Seventy-two study participants underwent CEST-MRI at 3T from July 2018 to December 2021 in a prospective clinical trial four to 6 wk after the completion of radiotherapy for diffuse glioma. Tumor segmentations were performed on T2w-FLAIR and contrast-enhanced T1w images. Therapy response assessment and determination of PFS were performed according to response assessment in neuro oncology (RANO) criteria using clinical follow-up data with a median observation time of 9.2 mo (range, 1.6–40.8) and compared to CEST MRI metrics.

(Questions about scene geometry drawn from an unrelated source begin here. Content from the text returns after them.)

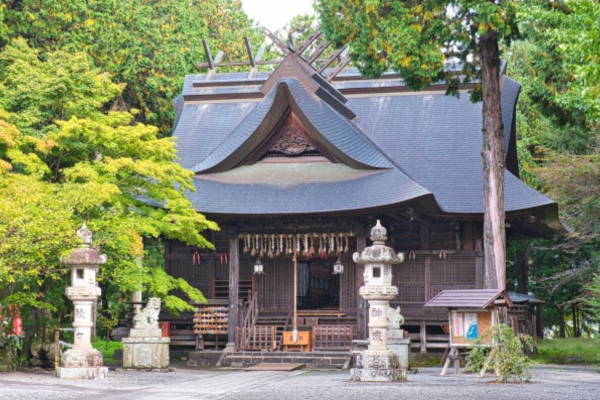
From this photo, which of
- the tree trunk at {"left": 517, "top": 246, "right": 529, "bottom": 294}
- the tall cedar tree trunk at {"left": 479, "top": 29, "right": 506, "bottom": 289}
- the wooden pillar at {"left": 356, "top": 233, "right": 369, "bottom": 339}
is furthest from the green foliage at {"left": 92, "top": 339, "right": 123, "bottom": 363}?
the tree trunk at {"left": 517, "top": 246, "right": 529, "bottom": 294}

Statistical testing included receiver operating characteristic analyses, Mann–Whitney-U-test, Kaplan–Meier analyses, and logrank-test.

Results

MTconst (AUC = 0.79, p < 0.01) showed a stronger association with RANO response assessment compared to PeakAreaAPT (AUC = 0.71, p = 0.02) and MTRRexMT (AUC = 0.71, p = 0.02), and enabled differentiation of participants with pseudoprogression (n = 8) from those with true progression (AUC = 0.79, p = 0.02). Furthermore, MTconst (HR = 3.04, p = 0.01), PeakAreaAPT (HR = 0.39, p = 0.03), and APTwasym (HR = 2.63, p = 0.02) were associated with PFS. MTRRexAPT was not associated with any outcome.

Conclusion

MTconst, PeakAreaAPT, and APTwasym imaging predict clinical outcome by means of progression-free survival. Furthermore, MTconst enables differentiation of radiation-induced pseudoprogression from disease progression. Therefore, the assessed metrics may have synergistic potential for supporting clinical decision making during follow-up of patients with glioma.